● **Raw data**
☆ ☆ ☆ ☆ ☆

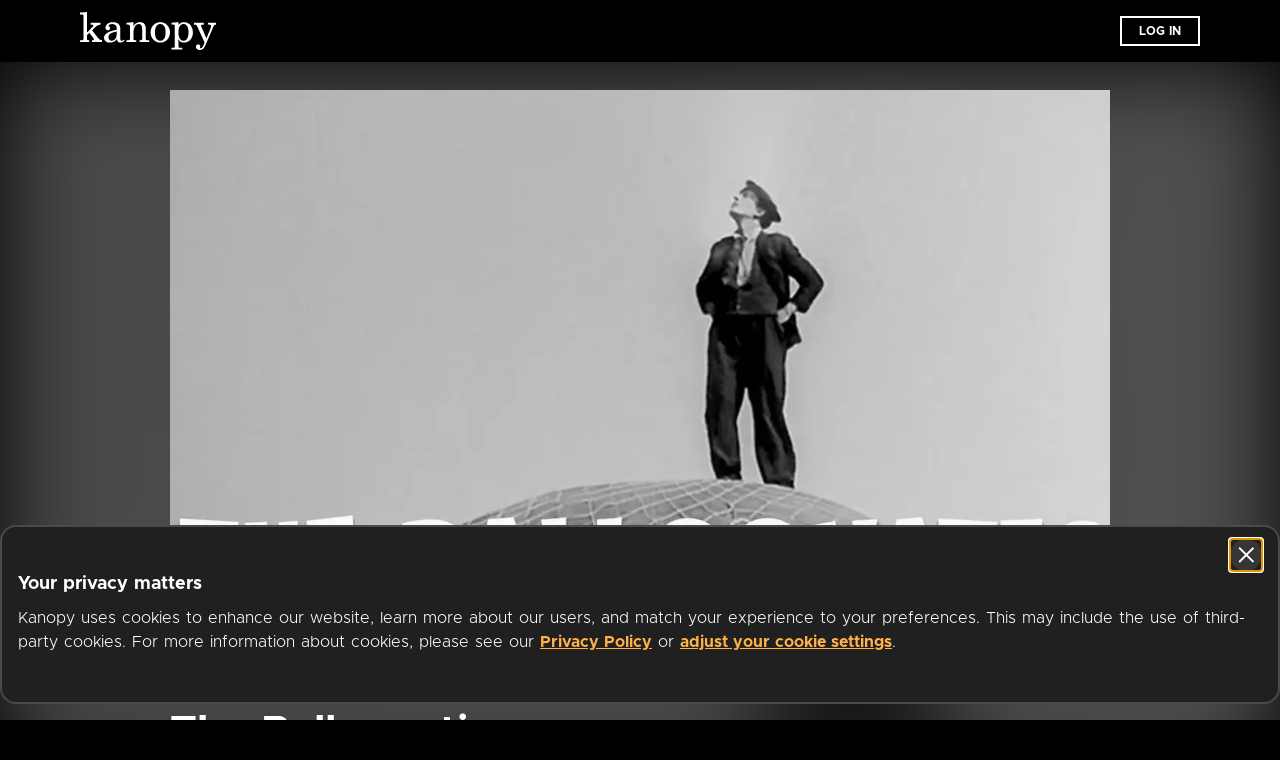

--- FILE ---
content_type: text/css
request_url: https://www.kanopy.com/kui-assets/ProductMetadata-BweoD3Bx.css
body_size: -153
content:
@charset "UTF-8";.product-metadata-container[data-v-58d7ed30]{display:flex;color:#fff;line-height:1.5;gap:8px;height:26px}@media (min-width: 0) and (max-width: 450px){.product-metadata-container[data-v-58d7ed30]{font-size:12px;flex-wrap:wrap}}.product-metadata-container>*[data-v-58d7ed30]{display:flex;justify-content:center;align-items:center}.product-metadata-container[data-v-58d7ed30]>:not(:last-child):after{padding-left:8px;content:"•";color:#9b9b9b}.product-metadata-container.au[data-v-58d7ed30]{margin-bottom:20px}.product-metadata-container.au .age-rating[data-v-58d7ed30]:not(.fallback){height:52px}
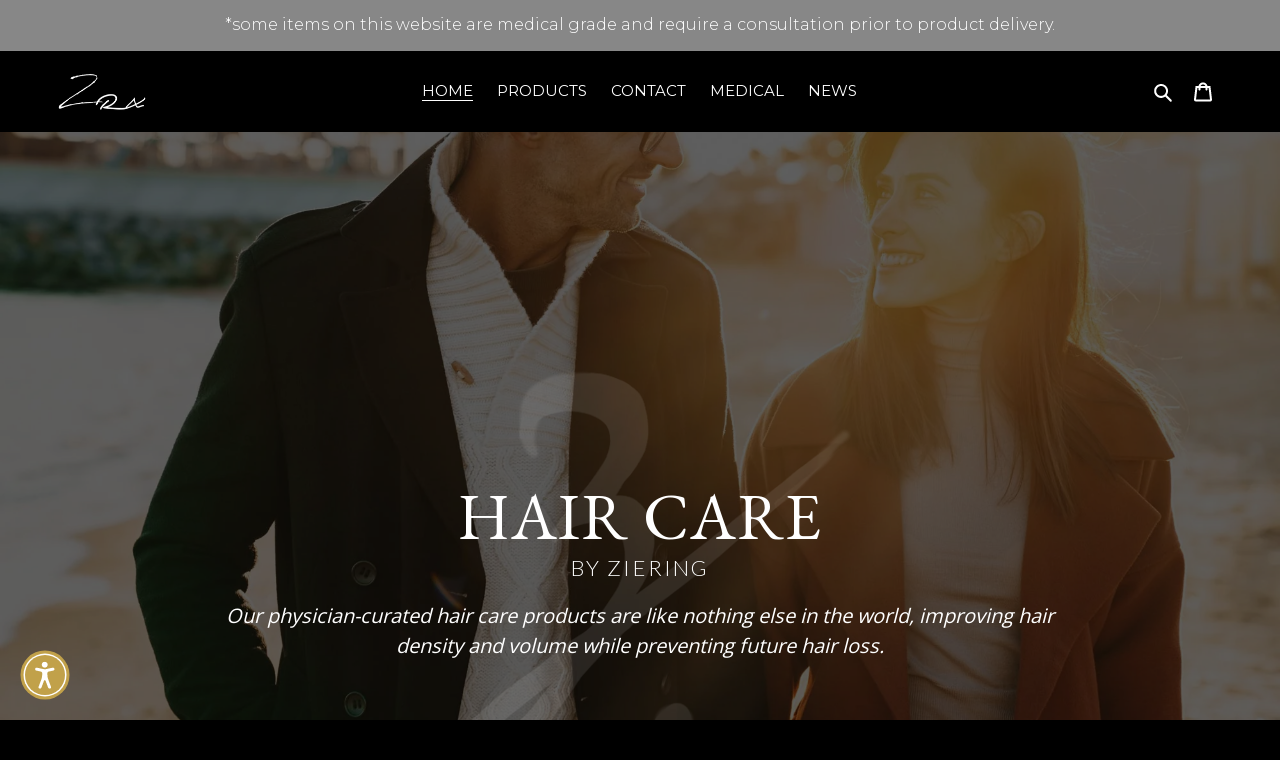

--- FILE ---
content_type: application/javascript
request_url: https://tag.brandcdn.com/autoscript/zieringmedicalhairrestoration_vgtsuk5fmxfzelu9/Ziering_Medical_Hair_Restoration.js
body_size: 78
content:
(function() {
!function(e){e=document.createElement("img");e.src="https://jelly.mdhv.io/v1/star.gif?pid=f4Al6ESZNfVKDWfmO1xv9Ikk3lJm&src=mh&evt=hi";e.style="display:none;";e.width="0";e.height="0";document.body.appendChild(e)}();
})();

☆ ☆ ☆ ☆ ☆

● **Exercise description**
Please set down each line of the data above exactly as written, without the pictures.

● **Output**
--- FILE ---
content_type: text/css
request_url: https://www.kanopy.com/kui-assets/ProductMetadata-BweoD3Bx.css
body_size: -153
content:
@charset "UTF-8";.product-metadata-container[data-v-58d7ed30]{display:flex;color:#fff;line-height:1.5;gap:8px;height:26px}@media (min-width: 0) and (max-width: 450px){.product-metadata-container[data-v-58d7ed30]{font-size:12px;flex-wrap:wrap}}.product-metadata-container>*[data-v-58d7ed30]{display:flex;justify-content:center;align-items:center}.product-metadata-container[data-v-58d7ed30]>:not(:last-child):after{padding-left:8px;content:"•";color:#9b9b9b}.product-metadata-container.au[data-v-58d7ed30]{margin-bottom:20px}.product-metadata-container.au .age-rating[data-v-58d7ed30]:not(.fallback){height:52px}

--- FILE ---
content_type: application/javascript
request_url: https://tag.brandcdn.com/autoscript/zieringmedicalhairrestoration_vgtsuk5fmxfzelu9/Ziering_Medical_Hair_Restoration.js
body_size: 78
content:
(function() {
!function(e){e=document.createElement("img");e.src="https://jelly.mdhv.io/v1/star.gif?pid=f4Al6ESZNfVKDWfmO1xv9Ikk3lJm&src=mh&evt=hi";e.style="display:none;";e.width="0";e.height="0";document.body.appendChild(e)}();
})();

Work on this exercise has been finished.